İronik bir şekilde masumiyetle alakası olmayan bir seri katilin, masumlara zaafı vardı. Yataktan kalktı ve beyaz tişörtünü üzerine geçirdi. Köşedeki aynadan çabucak saçlarını düzeltti ve şortunu giydi. Saat erken olduğu için Olivia'yı uyandırmak istemiyordu. 

Normalde gitmesi gereken bir iş, tedavi etmesi gereken hastalar vardı. Ancak intikamına o kadar çok konsantre olmuştu ki işini unutmuştu. Bu nedenle başhekimden büyük miktarda azar yemişti. Kendine gelene kadar tekrar doktorluğa dönemeyeceği söylenmişti. 

Doktorluk, adam için ilginç bir meslekti. Bir yandan birilerini öldürüyor, bir yandan birilerini iyileştiriyordu... Bu dengeyi sağlamayı başarmıştı fakat dengesi bozuluyordu. Ve biliyordu ki; denge bir kez bozulursa bir daha toparlanmayacaktı.

Başını kaşıyarak mutfağa gitti. Yiyecek bir şeyler hazırlaması gerekiyordu. Buzdolabını açtı; bir süre bakındı. En sonunda ekmeğinin arasına salam koydu ve salona doğru ilerledi. 

Tam o sırada Olivia, yatakta yarı uyur yarı uyanık vaziyette yatıyordu. Güneş ışınları gözlerini rahatsız etmişti, arkasını döndü ve uyumaya devam etti. Ancak beş dakika bile olmadan boğazında bir el hissetti. 

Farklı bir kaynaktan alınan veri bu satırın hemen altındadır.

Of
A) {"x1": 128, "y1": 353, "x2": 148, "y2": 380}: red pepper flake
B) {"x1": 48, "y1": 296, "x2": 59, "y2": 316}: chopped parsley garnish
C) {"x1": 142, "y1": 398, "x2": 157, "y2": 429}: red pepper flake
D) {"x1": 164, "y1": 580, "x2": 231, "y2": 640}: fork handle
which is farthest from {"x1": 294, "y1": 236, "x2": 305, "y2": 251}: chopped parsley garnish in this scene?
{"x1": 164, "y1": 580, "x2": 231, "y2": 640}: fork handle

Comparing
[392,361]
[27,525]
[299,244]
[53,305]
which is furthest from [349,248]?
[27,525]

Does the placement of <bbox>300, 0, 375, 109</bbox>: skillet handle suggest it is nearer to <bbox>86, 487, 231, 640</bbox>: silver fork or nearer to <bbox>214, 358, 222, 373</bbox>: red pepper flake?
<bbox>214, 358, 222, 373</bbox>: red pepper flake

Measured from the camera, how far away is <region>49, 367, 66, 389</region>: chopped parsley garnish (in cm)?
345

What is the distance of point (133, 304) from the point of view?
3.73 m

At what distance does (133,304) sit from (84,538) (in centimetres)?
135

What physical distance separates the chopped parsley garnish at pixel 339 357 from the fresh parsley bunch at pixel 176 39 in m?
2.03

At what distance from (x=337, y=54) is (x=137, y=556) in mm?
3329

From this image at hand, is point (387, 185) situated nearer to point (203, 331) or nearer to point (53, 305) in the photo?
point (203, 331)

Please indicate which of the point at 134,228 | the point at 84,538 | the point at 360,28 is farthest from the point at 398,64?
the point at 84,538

Hızla ele doğru döndü. Oradaydı. Alderia Lissandra, nasıl girdiği belli olmamasına rağmen Cyrus'ın yatağının üstündeydi; elleri Olivia'nın  boğazındaydı. "Sana ona yaklaşmaman gerektiğini söylemiştim..." Sağ elinden makası çıkardı. Bağırmak istedi Olivia fakat Alderia eliyle kadının ağzını kapattı. 

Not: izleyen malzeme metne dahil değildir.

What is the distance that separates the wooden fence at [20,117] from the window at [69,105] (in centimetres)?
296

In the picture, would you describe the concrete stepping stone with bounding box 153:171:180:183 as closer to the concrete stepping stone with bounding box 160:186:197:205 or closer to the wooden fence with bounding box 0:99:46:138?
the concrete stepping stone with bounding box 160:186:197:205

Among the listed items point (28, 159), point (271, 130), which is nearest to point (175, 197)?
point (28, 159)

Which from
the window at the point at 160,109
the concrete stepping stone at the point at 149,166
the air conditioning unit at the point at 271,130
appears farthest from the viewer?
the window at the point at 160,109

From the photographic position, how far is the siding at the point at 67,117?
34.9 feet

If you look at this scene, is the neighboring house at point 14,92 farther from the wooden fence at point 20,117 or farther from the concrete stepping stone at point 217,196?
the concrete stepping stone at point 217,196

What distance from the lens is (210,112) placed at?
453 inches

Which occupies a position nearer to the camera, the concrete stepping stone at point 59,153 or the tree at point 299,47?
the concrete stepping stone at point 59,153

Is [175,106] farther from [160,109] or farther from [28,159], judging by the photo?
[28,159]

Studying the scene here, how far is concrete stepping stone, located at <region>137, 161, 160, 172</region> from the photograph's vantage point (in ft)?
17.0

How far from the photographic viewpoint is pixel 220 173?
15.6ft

Makası kadının teninde gezdirdi; o sırada Olivia kadının elini ısırdı. Alderia hiçbir şey hissetmedi. Makası Olivia'nın turuncu saçlarına getirdi. "Cyrus saçlarının hangi kısımlarını okşadı?"

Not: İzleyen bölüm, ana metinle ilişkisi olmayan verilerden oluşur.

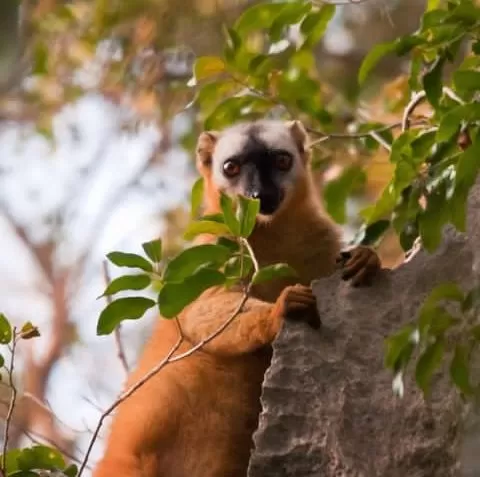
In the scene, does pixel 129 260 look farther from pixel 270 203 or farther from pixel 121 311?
pixel 270 203

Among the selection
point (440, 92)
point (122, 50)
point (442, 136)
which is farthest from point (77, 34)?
point (442, 136)

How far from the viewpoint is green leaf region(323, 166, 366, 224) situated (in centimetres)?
526

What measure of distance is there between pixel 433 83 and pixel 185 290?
1.41 meters

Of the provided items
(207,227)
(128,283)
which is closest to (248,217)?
(207,227)

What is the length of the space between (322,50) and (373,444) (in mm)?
9321

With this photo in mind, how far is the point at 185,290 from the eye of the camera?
3.28 metres

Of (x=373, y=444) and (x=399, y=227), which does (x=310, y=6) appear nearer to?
(x=399, y=227)

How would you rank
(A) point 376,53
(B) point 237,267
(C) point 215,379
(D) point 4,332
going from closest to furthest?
(B) point 237,267 < (D) point 4,332 < (A) point 376,53 < (C) point 215,379

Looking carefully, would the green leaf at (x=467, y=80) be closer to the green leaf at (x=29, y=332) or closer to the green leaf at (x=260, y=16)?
the green leaf at (x=260, y=16)

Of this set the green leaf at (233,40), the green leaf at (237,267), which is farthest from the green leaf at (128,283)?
the green leaf at (233,40)

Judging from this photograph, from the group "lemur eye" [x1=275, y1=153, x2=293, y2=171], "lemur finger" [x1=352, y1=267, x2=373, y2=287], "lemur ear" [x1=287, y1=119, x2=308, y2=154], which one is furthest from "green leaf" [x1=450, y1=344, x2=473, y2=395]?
"lemur ear" [x1=287, y1=119, x2=308, y2=154]

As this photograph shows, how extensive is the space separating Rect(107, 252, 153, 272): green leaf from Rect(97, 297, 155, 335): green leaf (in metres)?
0.10

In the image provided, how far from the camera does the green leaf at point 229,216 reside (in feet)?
11.3

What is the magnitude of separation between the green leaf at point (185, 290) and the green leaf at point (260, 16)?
161 centimetres
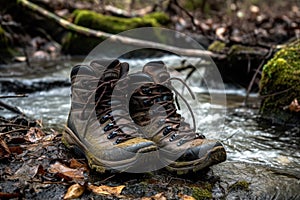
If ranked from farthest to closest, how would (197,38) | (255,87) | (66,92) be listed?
(197,38) → (255,87) → (66,92)

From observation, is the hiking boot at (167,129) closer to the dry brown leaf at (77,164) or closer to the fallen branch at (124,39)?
the dry brown leaf at (77,164)

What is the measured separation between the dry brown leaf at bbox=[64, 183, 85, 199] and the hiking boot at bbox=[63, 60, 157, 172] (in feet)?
0.57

Başının sol tarafına düşen turuncu saçları kavradı ve tek seferde kesti. Ardından birkaç kez daha. Olivia'nın gözleri doluyor, tepki vermeye çalışıyor fakat beceremiyordu. Özenle baktığı turuncu saçları gitmişti. Eğer devam ederse o makasın bir gün kendisine saplanacağını da biliyordu.

Gözlerini sımsıkı kapattı. Beyninin içinde aynı cümleyi yineledi. "Senden korkmuyorum. Senden korkmuyorum. Senden korkmuyorum!" 

Sonuncusunda sesi çıktı; adeta çığlık atarcasına çıktı. Ardından gözlerini açtı. Alderia burada değildi. Nereye gittiğini bilmiyordu. Bir saniyede kaybolabilir miydi?